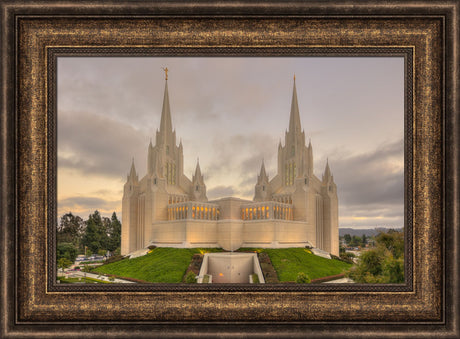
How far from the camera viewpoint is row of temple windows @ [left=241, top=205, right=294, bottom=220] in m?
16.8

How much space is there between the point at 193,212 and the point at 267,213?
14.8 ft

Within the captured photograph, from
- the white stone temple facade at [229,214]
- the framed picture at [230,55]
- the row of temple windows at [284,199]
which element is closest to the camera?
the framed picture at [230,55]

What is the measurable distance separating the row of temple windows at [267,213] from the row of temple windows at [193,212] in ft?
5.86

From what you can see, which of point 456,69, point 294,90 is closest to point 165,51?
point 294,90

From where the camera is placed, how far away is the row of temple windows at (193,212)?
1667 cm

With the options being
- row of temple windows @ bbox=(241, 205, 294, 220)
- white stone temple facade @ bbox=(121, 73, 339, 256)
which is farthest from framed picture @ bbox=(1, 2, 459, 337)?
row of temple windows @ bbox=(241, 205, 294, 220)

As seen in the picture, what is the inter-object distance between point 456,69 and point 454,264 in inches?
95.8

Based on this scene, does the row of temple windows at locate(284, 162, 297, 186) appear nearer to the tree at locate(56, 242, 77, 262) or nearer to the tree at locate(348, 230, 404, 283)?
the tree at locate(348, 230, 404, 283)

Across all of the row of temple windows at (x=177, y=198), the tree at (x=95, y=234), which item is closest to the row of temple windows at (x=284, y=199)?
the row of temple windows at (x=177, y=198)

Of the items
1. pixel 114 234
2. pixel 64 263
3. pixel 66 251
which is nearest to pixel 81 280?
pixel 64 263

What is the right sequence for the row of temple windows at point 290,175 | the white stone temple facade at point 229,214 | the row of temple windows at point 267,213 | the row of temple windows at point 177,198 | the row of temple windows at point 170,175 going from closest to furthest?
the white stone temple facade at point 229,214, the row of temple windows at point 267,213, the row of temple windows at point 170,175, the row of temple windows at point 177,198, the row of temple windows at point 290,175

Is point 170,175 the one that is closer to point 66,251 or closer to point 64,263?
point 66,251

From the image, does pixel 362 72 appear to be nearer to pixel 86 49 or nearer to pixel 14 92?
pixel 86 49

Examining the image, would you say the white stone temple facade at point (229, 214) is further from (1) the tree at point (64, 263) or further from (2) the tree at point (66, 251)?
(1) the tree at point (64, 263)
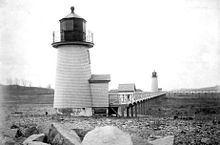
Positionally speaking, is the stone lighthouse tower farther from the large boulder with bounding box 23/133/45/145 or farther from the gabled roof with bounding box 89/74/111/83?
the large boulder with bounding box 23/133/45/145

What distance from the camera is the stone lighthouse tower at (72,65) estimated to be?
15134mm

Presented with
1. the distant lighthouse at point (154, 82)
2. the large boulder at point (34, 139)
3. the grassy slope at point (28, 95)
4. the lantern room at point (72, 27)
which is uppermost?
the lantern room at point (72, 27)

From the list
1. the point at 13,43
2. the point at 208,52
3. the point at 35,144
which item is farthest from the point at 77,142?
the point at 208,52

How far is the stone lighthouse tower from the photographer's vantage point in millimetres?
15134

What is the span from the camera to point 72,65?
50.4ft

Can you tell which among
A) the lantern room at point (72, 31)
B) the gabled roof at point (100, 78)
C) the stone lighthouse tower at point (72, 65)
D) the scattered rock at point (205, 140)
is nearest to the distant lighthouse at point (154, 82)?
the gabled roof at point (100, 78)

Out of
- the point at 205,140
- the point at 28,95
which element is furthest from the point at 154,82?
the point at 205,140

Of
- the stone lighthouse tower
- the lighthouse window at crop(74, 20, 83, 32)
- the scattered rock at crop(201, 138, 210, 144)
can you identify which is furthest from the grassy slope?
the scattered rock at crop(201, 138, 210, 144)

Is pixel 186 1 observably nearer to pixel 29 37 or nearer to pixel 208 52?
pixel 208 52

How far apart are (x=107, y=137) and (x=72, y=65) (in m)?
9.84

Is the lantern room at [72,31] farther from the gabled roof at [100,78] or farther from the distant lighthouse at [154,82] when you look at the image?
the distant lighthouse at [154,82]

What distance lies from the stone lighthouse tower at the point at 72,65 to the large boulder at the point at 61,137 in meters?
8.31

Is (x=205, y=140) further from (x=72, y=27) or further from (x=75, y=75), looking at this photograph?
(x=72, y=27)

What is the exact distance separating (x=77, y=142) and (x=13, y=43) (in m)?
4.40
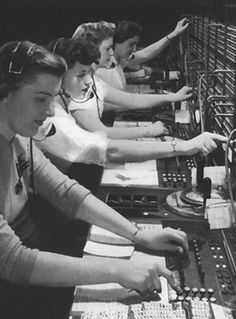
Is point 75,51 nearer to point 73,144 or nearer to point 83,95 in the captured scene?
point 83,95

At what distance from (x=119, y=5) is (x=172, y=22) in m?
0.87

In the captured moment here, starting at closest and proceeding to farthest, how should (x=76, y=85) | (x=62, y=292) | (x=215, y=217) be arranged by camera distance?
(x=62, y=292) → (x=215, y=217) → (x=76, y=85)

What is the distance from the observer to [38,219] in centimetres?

──────────────────────────────

# Exercise description:
Starting at the line containing "How far is the", write out each line through the last one in the listing above, inclusive, and nothing else. Pictures are excluded from the copy.

# Answer to the problem:
How far is the stone lighthouse tower from the photographer's vantage point in millimetres?
15134

What is the span from the camera to point 72,65?
50.4ft

Can you tell which among
A) the lantern room at point (72, 31)
B) the gabled roof at point (100, 78)
C) the stone lighthouse tower at point (72, 65)
D) the scattered rock at point (205, 140)
is nearest to the distant lighthouse at point (154, 82)?
the gabled roof at point (100, 78)

Out of
- the point at 205,140
- the point at 28,95
which element is furthest from the point at 154,82?
the point at 205,140

Of
- the stone lighthouse tower
- the lighthouse window at crop(74, 20, 83, 32)
- the scattered rock at crop(201, 138, 210, 144)
can you identify which is furthest from the grassy slope?
the scattered rock at crop(201, 138, 210, 144)

Is pixel 186 1 observably nearer to pixel 29 37 or nearer to pixel 208 52?
pixel 208 52

How far apart are (x=107, y=137) and (x=72, y=65) (in m)?
9.84

Is the lantern room at [72,31] farther from the gabled roof at [100,78] or farther from the distant lighthouse at [154,82] when you look at the image?
the distant lighthouse at [154,82]

What distance lies from the stone lighthouse tower at the point at 72,65 to the large boulder at the point at 61,137 in meters?
8.31

Is (x=205, y=140) further from (x=72, y=27) or further from (x=75, y=75), looking at this photograph?
(x=72, y=27)

What is the exact distance separating (x=77, y=142) and (x=13, y=43) (in m)?
4.40
Is point 75,51 nearer to point 73,144 or nearer to point 83,95 in the captured scene?
point 83,95

At what distance from (x=119, y=5) is (x=172, y=22) in m?
0.87

In the captured moment here, starting at closest and proceeding to farthest, how should (x=76, y=85) | (x=62, y=292) | (x=215, y=217) be arranged by camera distance?
(x=62, y=292) → (x=215, y=217) → (x=76, y=85)

What is the distance from the observer to [38,219] in centimetres?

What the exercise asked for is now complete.